Seitenverhältnis: 2.35:1
Publikumsbewertung: Freigegeben ohne Altersbeschränkung
Bindung: Videokassette
EAN: 4013575045471
Format: Dolby, PAL, Surround Sound
Label: Ufa Video
Hersteller: Ufa Video
Herausgeber: Ufa Video
Erscheinungsdatum: Dezember 04, 2000
Laufende Time: 107 Minuten
Studio: Ufa Video
Kino-Start: 1999









Produktbeschreibung:

Aus der Amazon.de-Redaktion:
Immer wieder sieht der 73-jährige Alvin Straight (Richard Farnsworth, Misery) während des Films gedankenverloren in den Nachthimmel, als stellten die Sterne Reflektionen seiner eigenen Erinnerungen dar. Alvins Augenlicht ist nicht mehr das beste und seine Tochter (Oscarpreisträgerin Sissy Spacek, Nashville Lady) ist leicht zurückgeblieben, so dass sie nicht fahren kann.

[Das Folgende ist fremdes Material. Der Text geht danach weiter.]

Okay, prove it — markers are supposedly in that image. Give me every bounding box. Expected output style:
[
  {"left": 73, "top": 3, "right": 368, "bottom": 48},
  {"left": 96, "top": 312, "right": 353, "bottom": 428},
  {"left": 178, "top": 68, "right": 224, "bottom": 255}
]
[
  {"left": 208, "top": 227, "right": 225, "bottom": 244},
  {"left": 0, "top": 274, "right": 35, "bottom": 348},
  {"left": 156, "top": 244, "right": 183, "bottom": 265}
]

Also reist Straight auf einem Rasenmäher von Laurens, Iowa, nach Mt. Zion, Wisconsin. Eine langsame Reise, naturgemäß, mit ausreichend Zeit, irgendwo ein Nachtlager zu errichten und über den Kosmos nachzudenken. Alvin ist auf dem Weg zu seinem kranken Bruder; sie haben seit Jahren nicht miteinander gesprochen und nun ist es Zeit, Frieden zu schließen.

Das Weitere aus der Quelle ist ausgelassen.